大規模ビル開発、税制特例措置5年延長など支援強化

インバウンド・地域活性

 国土交通省は16年度、東京など大都市での大規模ビル開発への支援を強化する。民間事業者に建設費の融資や税制特例などの支援を行う大臣認定制度の適用期限を5年延長。建設費の融資対象施設も、従来の通路などの共用空間に、ビル内に設ける国際会議場・展示場など都市の国際競争力強化に役立つ施設を追加する。大臣認定制度の「民間都市再生事業計画制度」の拡充などを盛り込んだ都市再生特別措置法改正案を今国会に提出する。
 政府は成長戦略で、東京五輪が開かれる2020年度までに大臣認定制度を約40件の民間都市開発に活用する目標を設定している。
 大臣認定制度では、国が指定する特定都市再生緊急整備地域(12地域3894ヘクタール)・都市再生緊急整備地域(63地域8372ヘクタール)で民間事業者が行うビル開発(事業区域面積1ヘクタール以上)について、国交相の認可を取得すれば、民間都市開発推進機構を通じ建設費に対する融資や用地取得などにかかる税の軽減措置が受けられる。
 特措法の改正では、まず16年度末に期限切れとなる大臣認定制度の適用申請期限を21年度末まで5年延長。通路やエレベーターといった共用空間の整備に限定している融資の対象施設を広げ、ビル内に設ける国際会議場・展示場や外国語対応病院など国際的なビジネスイベント(MICE)の誘致や海外企業の新規立地などに役立つ施設を加える。
 併せて、大臣認定にかかる処理期間も大幅に短縮。特定都市再生緊急整備地域での計画は現在の45日から1カ月に、都市再生緊急整備地域での計画は3カ月から2カ月へと縮める。
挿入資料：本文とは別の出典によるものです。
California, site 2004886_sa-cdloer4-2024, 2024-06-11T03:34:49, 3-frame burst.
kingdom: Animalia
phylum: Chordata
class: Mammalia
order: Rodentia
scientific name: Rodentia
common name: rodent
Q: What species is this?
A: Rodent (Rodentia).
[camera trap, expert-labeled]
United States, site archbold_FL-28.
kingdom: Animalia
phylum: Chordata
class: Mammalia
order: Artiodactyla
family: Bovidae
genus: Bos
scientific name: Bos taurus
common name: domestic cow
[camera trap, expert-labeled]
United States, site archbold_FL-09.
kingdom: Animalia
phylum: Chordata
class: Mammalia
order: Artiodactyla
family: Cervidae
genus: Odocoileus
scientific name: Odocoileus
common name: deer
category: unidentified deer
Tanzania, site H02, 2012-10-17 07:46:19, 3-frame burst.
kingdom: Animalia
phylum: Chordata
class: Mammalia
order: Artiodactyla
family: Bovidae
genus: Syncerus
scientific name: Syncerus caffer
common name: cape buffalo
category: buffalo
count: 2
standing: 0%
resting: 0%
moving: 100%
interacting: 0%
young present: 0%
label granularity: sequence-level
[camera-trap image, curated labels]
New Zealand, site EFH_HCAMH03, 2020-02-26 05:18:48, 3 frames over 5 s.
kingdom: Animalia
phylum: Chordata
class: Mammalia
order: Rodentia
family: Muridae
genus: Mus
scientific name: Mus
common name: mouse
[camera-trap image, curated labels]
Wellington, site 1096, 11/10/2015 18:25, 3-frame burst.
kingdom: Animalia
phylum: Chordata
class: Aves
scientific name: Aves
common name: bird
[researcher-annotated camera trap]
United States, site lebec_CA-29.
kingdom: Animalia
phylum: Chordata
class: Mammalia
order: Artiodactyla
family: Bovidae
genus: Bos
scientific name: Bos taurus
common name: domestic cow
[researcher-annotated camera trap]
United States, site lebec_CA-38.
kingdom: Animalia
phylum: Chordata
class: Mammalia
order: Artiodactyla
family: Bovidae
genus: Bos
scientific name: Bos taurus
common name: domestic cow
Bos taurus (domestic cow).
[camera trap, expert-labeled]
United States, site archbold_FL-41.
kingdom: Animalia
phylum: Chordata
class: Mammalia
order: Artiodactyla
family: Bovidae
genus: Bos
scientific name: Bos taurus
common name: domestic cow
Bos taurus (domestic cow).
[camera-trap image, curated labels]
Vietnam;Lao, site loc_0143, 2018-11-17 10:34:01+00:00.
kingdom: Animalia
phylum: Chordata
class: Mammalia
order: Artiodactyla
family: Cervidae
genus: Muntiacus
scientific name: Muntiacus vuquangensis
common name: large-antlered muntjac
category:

 このほか、大臣認定制度の見直しとは別に、特定都市再生緊急整備地域に限定している地上の道路上空へのビルの建築が可能なエリアを、都市再生緊急整備地域にも広げる。 
 東日本大震災のような大規模災害が起きてもビル群一帯の業務機能を継続できるよう、ビル所有者と、ビル群に電力・熱などのエネルギーを供給する地域冷暖房事業者の協定制度を創設。平時からエネルギー供給施設の管理体制を強化する。
 国交省は16年度予算案にビル内の国際会議場などの整備に対する金融支援の経費として64億円を計上している。